Maternal Death Rate Changes Little in 15 Years
An analysis of maternal deaths around the world shows that nearly 536,000 women die in pregnancy and childbirth each year, with about half of the deaths in sub-Saharan Africa. It's a number little changed from the 576,000 who died in 1990. Maternal deaths fell by less than 1 percent a year between then and 2005.
The analysis was done by Harvard professor Ken Hill and published in the British medical journal the Lancet. Dr. Richard Horton, the Lancet's editor, says women are too often seen as just "containers" for babies, the BBC reports.
In a separate study published in the Lancet, Dr. Iqbal Shah of the World Health Organization found rates of abortion fell globally by 17 percent between 1995 and 2003 — from 46 million per year to 42 million. But the number of abortions carried out in unsafe conditions remained the same at approximately 20 million, just below 50 percent of the total.

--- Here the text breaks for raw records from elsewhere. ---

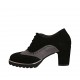 Chaussure richelieu à lacets pour femmes avec semelle amovible en daim noir et gris talon 7 - Pointures disponibles:  33, 43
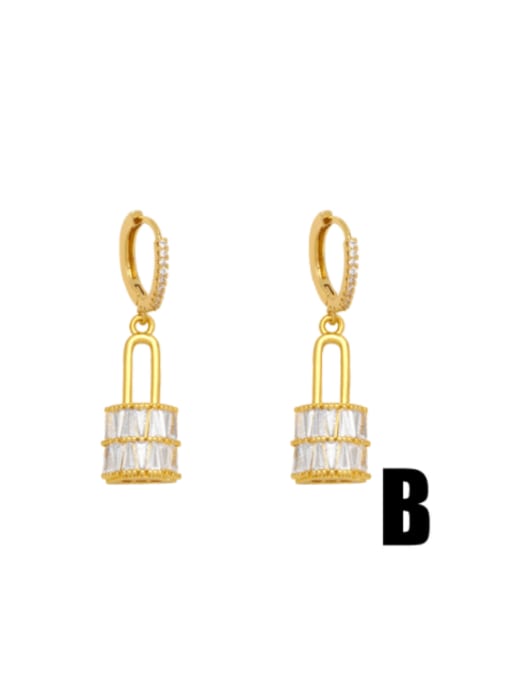 B Brass Cubic Zirconia Animal Vintage Drop Earring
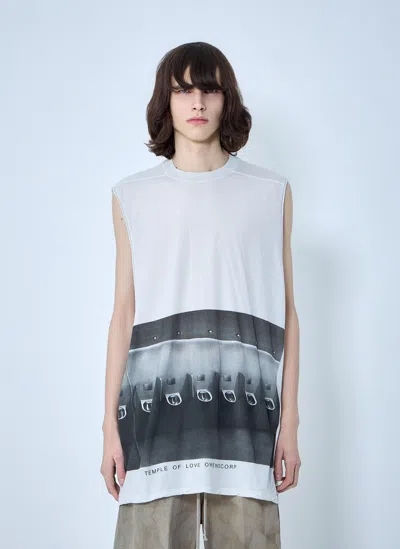 Rick Owens Sleeveless Graphic Top In Gray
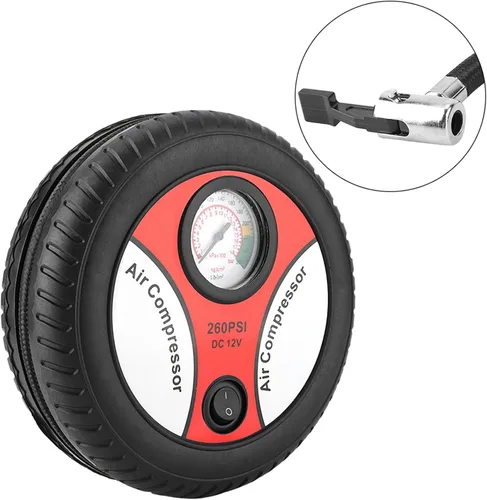 Vista 4 de Bomba portátil del compresor de aire del coche 12V, inflador visual del neumático de la bici de la motocicleta del indicador de presión del neumático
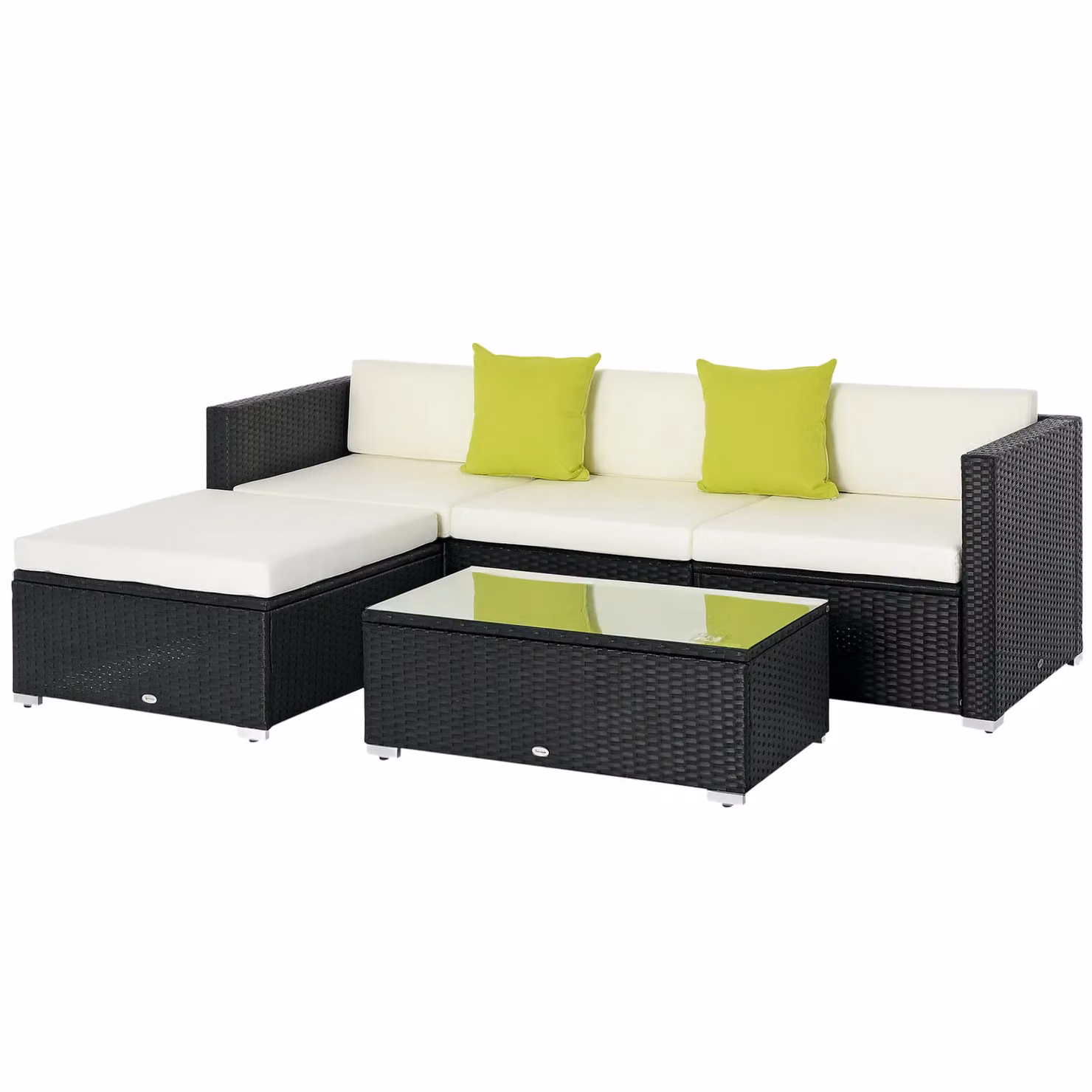 Outsunny 5 Piece Black Rattan and Metal Wicker Sectional Sofa Set – 3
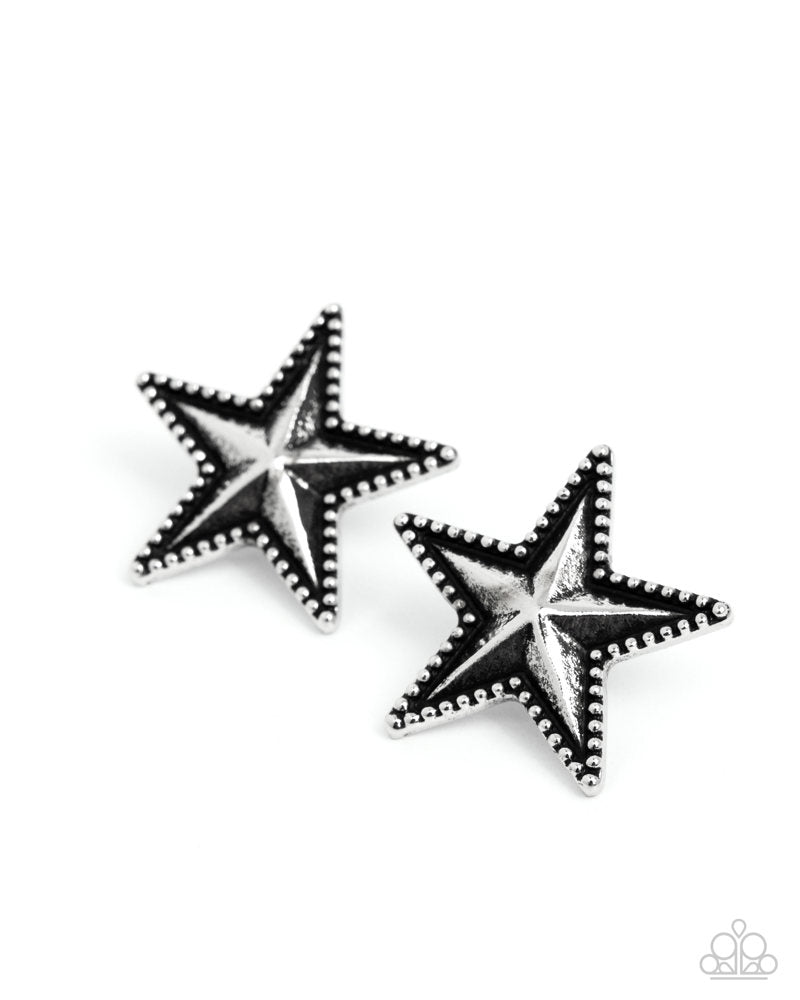 Staunch Studs Silver Star Post Earrings - Paparazzi Accessories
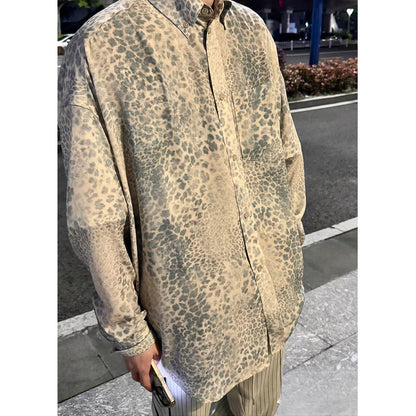 Unisex Sun Protection Shirt Blue Leopard Long-sleeved Jacket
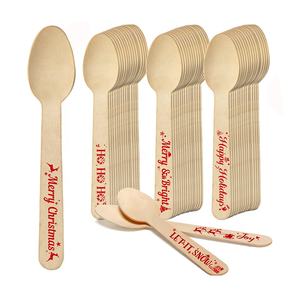 Wholesale Biodegradable 140mm <strong>Wooden</strong> Disposable <strong>Wooden</strong> <strong>Spoon</strong> With Custom Logo For Outdoor Party Or Travel Food Usage - Product Image 2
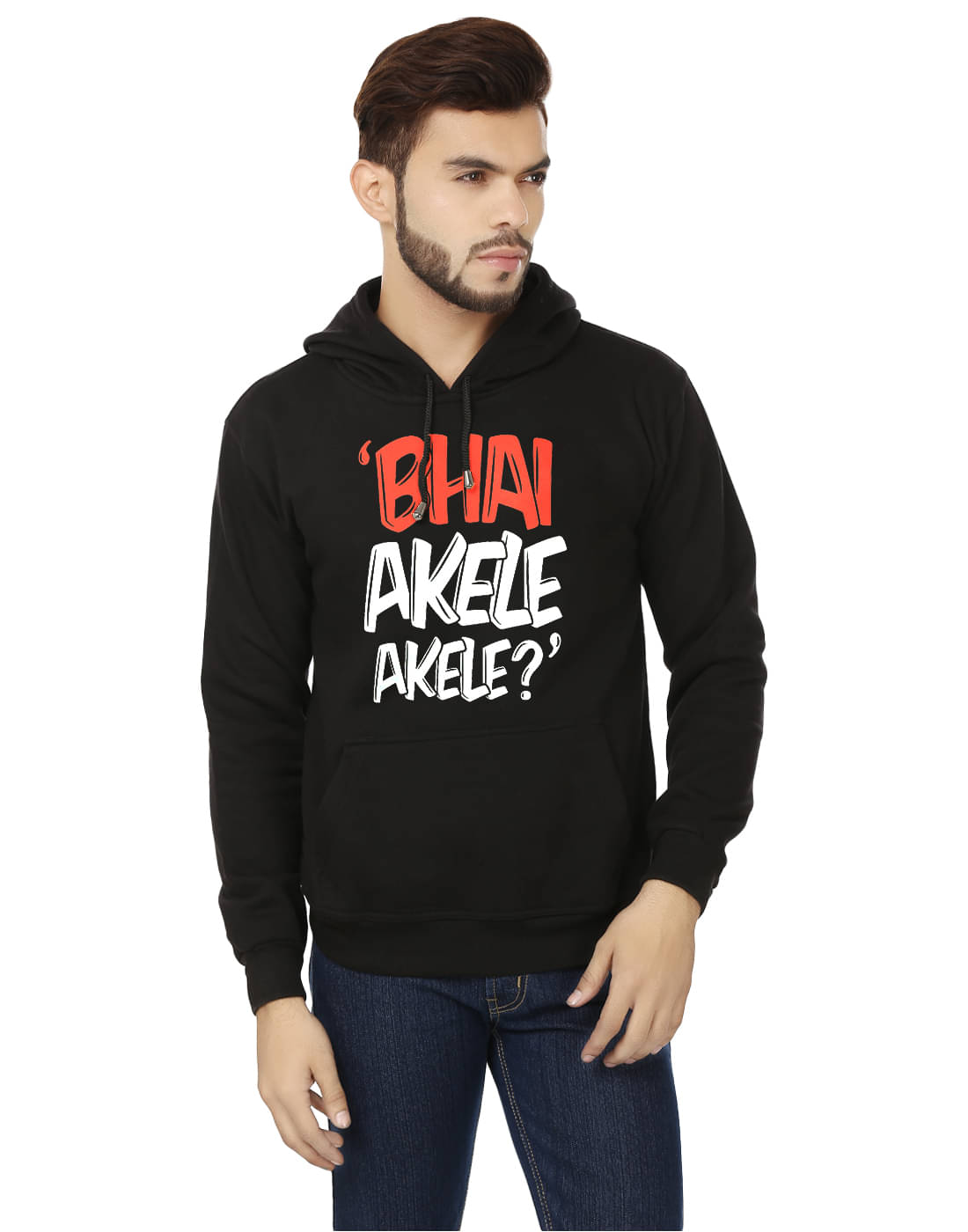     			Weardo Fleece Hooded Men's Sweatshirt - Black ( Pack of 1 )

The lowest global abortion rate — 12 abortions per 1,000 women — was found in Western Europe, where abortion is legal. (The U.S. had 21 abortions per 1,000 pregnancies in 2003.) In contrast, the estimated rate in 2003 was 54 per 1,000 in Uganda, where abortions are illegal.
The study suggests that outlawing abortion does little to deter women from seeking it, The New York Times reports. And researchers "found that abortion was safe in countries where it was legal, but dangerous in countries where it was outlawed and performed clandestinely."
Groups that oppose abortion criticized the study. Randall O'Bannon, director of education and research at the National Right to Life Educational Trust Fund in Washington, said the scientists made judgments from imperfect figures. "These numbers are not definitive and very susceptible to interpretation according to the agenda of the people who are organizing the data," he said.